§ **INFORMATION PROVIDED**
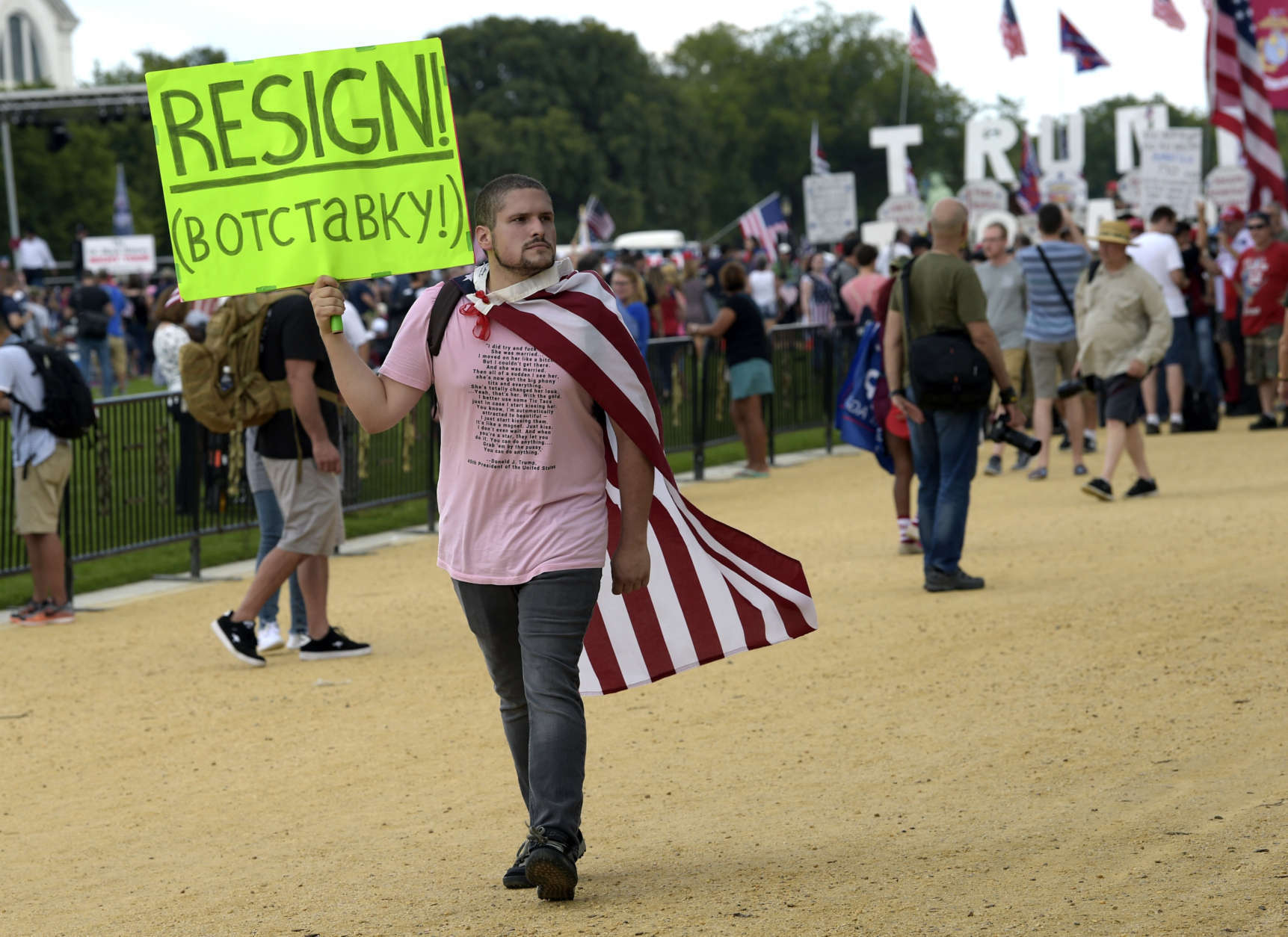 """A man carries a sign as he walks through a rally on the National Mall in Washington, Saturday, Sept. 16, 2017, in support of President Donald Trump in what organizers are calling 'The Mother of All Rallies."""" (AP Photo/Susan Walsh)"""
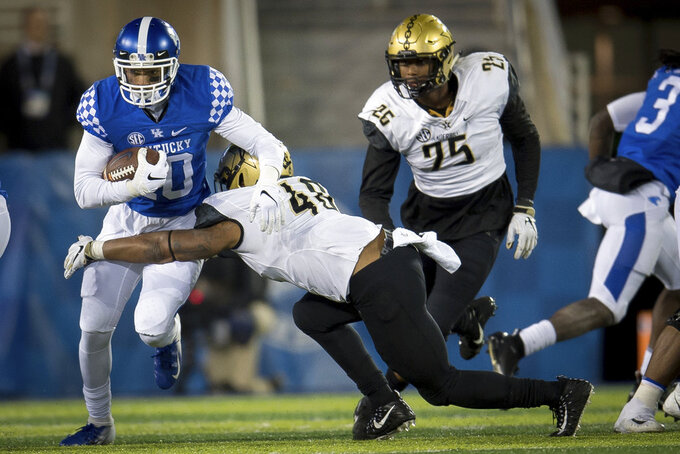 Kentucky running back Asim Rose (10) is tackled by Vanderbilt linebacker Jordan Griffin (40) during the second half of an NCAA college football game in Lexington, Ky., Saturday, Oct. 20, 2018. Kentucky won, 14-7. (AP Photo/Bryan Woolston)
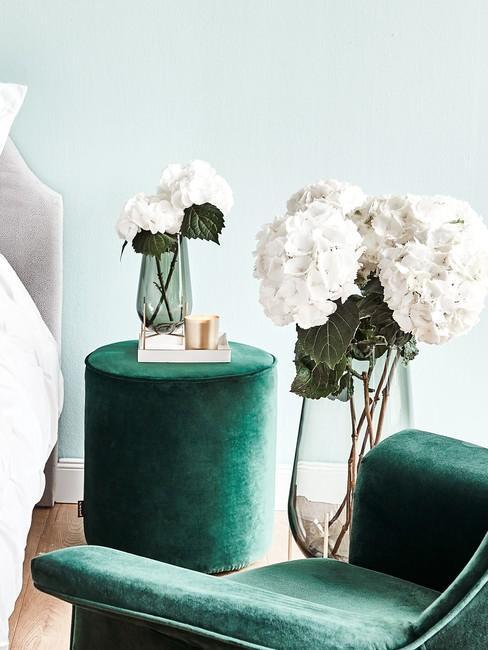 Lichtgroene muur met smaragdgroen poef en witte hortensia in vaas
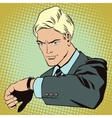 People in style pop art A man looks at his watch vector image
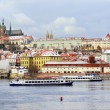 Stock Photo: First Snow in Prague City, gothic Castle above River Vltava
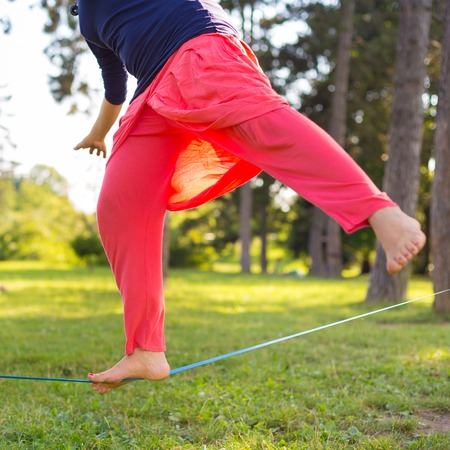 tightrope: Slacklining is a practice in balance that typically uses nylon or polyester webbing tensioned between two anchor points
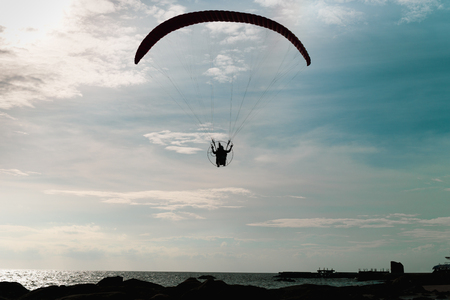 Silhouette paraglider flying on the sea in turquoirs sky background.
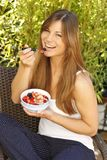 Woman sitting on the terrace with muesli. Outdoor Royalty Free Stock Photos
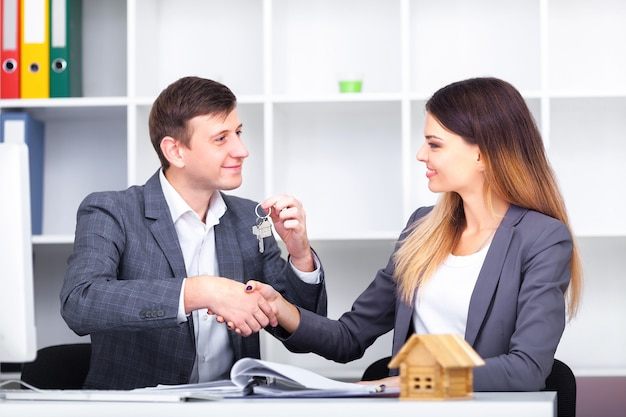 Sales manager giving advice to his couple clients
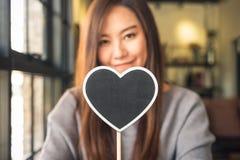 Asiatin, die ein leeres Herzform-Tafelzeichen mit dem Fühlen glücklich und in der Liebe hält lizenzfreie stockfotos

§ **WORK INSTRUCTIONS**
Repeat the preceding records exactly but drop the images.

§ **ANSWER TO THIS PROBLEM**
 """A man carries a sign as he walks through a rally on the National Mall in Washington, Saturday, Sept. 16, 2017, in support of President Donald Trump in what organizers are calling 'The Mother of All Rallies."""" (AP Photo/Susan Walsh)"""
 Kentucky running back Asim Rose (10) is tackled by Vanderbilt linebacker Jordan Griffin (40) during the second half of an NCAA college football game in Lexington, Ky., Saturday, Oct. 20, 2018. Kentucky won, 14-7. (AP Photo/Bryan Woolston)
 Lichtgroene muur met smaragdgroen poef en witte hortensia in vaas
 People in style pop art A man looks at his watch vector image
 Stock Photo: First Snow in Prague City, gothic Castle above River Vltava
 tightrope: Slacklining is a practice in balance that typically uses nylon or polyester webbing tensioned between two anchor points
 Silhouette paraglider flying on the sea in turquoirs sky background.
 Woman sitting on the terrace with muesli. Outdoor Royalty Free Stock Photos
 Sales manager giving advice to his couple clients
 Asiatin, die ein leeres Herzform-Tafelzeichen mit dem Fühlen glücklich und in der Liebe hält lizenzfreie stockfotos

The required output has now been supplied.